I am a long-time open science advocate – I am a member of the GO FAIR executive board, coordinator of the GO FAIR Implementation Network “Discovery”, and a core team member of the Open Science Network Austria. Furthermore, I am an advisor to innoSci – Forum für offene Innovationskultur of Stifterverband, the Office for Scholarly Communication at University of Kent, and the Open Science Fellows Program of Wikimedia Germany.
You may also know me for the following reasons:
- I coined the term “Open Methodology”, one of the core principles of open science, in the 2011 paper The case for an open science in technology enhanced learning with D. Leony, W. Reinhardt and G. Beham.
- I started the #DontLeaveItToGoogle campaign to raise awareness for the need of open scholarly infrastructures.
- I am the lead author of The Vienna Principles, a widely acclaimed vision for scholarly communication in the 21st century.
Prior to founding Open Knowledge Maps, I was a senior researcher at Know-Center (Graz University of Technology), Austria’s leading research center for data-driven business and big data analytics, managing the topic of Open Science. In my research, I focused on visualizing scholarly communication on the web, open science, and alternative metrics for science and research (altmetrics). You can find a list of my publications and research outputs here, and slides to a number of selected talks here.

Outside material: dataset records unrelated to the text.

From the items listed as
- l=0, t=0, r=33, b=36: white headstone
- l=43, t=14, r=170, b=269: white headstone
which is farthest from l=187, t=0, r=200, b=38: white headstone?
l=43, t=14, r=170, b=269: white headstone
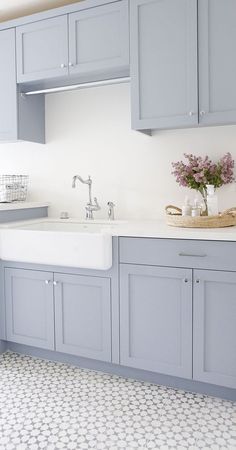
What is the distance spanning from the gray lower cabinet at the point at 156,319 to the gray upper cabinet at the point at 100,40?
4.18ft

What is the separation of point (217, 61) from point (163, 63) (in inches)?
12.3

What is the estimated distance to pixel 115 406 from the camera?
81.2 inches

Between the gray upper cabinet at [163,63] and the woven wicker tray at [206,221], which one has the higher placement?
the gray upper cabinet at [163,63]

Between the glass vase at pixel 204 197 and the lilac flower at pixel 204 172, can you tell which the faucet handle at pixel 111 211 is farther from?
the glass vase at pixel 204 197

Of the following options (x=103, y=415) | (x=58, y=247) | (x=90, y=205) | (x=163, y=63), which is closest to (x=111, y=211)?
(x=90, y=205)

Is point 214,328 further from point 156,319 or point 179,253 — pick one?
point 179,253

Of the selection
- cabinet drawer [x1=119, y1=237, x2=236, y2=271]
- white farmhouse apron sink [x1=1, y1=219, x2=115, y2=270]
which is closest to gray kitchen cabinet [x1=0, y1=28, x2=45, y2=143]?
white farmhouse apron sink [x1=1, y1=219, x2=115, y2=270]

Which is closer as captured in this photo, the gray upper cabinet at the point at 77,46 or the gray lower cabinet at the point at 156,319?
the gray lower cabinet at the point at 156,319

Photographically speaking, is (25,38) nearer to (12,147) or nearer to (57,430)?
(12,147)

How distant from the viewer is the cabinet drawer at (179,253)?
2.01m

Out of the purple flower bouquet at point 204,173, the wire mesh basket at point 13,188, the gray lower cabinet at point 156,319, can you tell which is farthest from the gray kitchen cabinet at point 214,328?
the wire mesh basket at point 13,188

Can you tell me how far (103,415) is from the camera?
198cm

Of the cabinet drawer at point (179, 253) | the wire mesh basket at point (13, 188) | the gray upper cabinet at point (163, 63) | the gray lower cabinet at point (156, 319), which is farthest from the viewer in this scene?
the wire mesh basket at point (13, 188)

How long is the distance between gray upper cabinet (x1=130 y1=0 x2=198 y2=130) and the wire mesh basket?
1.11 m
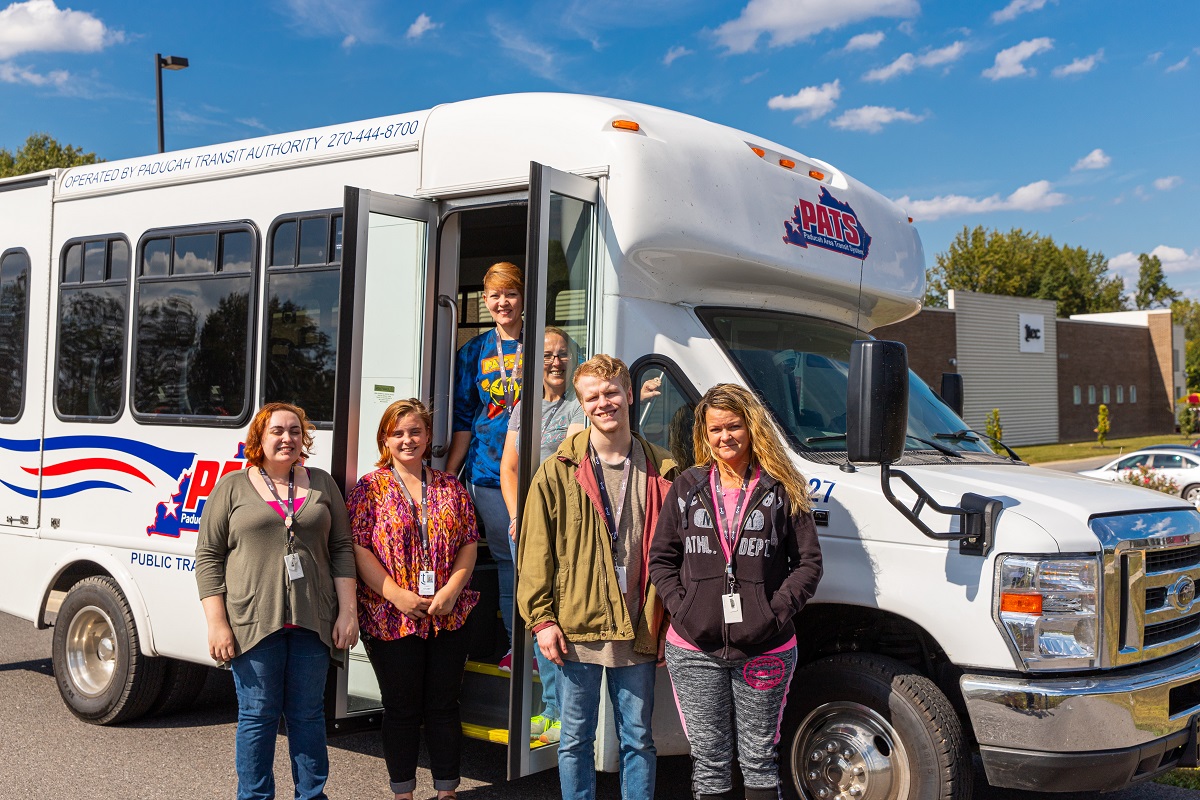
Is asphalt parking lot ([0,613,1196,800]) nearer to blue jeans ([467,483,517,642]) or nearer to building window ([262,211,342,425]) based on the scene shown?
blue jeans ([467,483,517,642])

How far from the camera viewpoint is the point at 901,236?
6211 mm

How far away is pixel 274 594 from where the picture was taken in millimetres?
4234

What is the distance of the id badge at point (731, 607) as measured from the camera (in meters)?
3.74

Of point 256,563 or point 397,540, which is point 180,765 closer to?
point 256,563

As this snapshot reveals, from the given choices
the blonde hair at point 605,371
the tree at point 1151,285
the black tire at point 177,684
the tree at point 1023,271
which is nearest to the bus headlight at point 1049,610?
the blonde hair at point 605,371

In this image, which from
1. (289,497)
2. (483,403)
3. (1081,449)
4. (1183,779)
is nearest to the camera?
(289,497)

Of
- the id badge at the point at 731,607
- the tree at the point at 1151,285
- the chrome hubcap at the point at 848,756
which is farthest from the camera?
the tree at the point at 1151,285

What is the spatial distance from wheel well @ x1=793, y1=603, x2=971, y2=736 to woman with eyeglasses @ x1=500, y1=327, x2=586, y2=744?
3.41ft

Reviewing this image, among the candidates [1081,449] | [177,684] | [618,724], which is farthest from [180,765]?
[1081,449]

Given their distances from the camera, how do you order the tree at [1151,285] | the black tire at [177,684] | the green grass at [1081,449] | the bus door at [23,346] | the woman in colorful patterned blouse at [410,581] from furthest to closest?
the tree at [1151,285], the green grass at [1081,449], the bus door at [23,346], the black tire at [177,684], the woman in colorful patterned blouse at [410,581]

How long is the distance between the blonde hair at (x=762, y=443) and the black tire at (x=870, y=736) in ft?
2.65

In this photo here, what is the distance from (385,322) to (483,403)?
24.0 inches

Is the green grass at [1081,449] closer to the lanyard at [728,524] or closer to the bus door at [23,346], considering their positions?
the bus door at [23,346]

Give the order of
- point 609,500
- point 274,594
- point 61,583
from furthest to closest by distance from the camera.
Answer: point 61,583
point 274,594
point 609,500
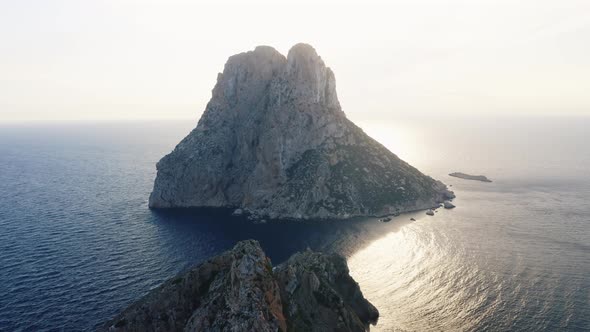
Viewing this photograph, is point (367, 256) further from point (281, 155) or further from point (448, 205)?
point (281, 155)

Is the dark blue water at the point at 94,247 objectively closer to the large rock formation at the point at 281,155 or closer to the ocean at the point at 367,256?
the ocean at the point at 367,256

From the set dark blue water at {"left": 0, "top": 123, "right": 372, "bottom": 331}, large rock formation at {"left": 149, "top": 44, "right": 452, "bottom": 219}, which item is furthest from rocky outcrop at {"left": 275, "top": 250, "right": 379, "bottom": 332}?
large rock formation at {"left": 149, "top": 44, "right": 452, "bottom": 219}

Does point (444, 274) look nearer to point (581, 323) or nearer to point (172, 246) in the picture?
point (581, 323)

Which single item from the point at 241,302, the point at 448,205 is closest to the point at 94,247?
the point at 241,302

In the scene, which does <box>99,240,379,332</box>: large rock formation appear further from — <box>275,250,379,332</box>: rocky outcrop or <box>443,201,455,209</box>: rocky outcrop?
<box>443,201,455,209</box>: rocky outcrop

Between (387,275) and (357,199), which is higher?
(357,199)

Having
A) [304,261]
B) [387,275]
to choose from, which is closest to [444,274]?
[387,275]
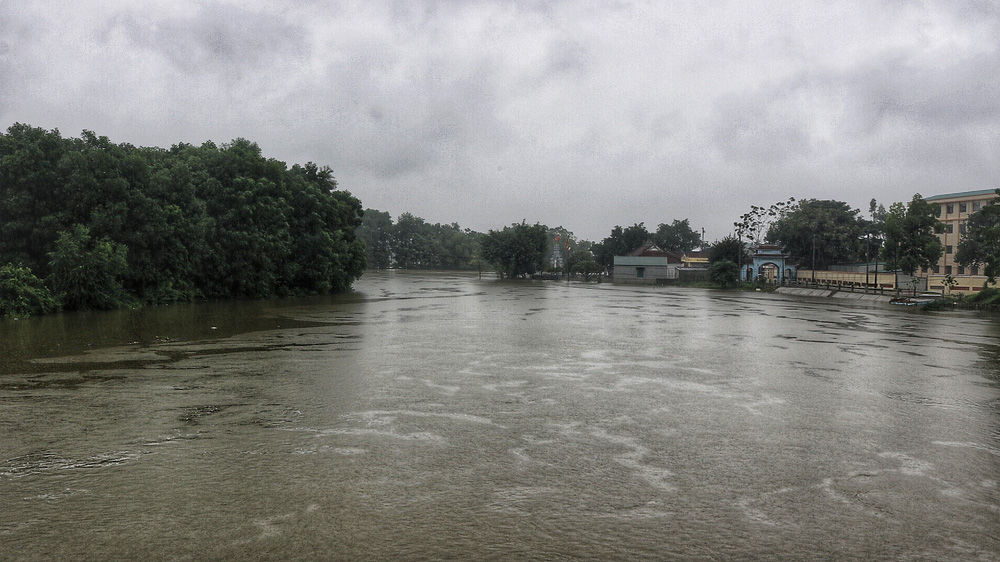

I received my doctoral degree in Social and Economic Sciences (Dr. rer. soc. oec.) with honors from University of Graz in 2014. I also hold a master’s and a bachelor’s degree in Business Administration from University of Graz as well as a bachelor’s degree in Software Engineering and Business from Graz University of Technology.
I have worked in a number of EU-funded projects studying online scholarly communication, including the Network of Excellence STELLAR, the Marie Curie project TEAM, and the Horizon 2020 project OpenUP. Currently, I am task leader in the large-scale H2020 EOSC project TRIPLE. For my work, I was awarded a Panton Fellowship of the Open Knowledge Foundation and a Marshallplan Scholarship of the Austrian Marshallplan Foundation, which I spent at the Personalized Adaptive Web Systems Lab of University of Pittsburgh. For my dissertation, I have received the GOR Thesis Award 2016 and the GRAWE Promotional Award 2014.
I serve as a reviewer on several editorial boards and program committees (among others the open access journals Research Ideas and Outcomes (RiO) and Frontiers in Library and Information Science). Between 2016 and 2018, I was a mentor for the Open Science Fellows Program of Wikimedia Germany. From 2015 to 2018, I was a community coordinator of the Open Science Working Group of Open Knowledge Austria. From 2011-2013, I acted as chairman of the Knowledge Management Forum in Graz. I have also been involved in the organization of the Science 2.0 & Open Science Track at i-KNOW, as well as several editions of Barcamp Graz, and the JTEL Summer School.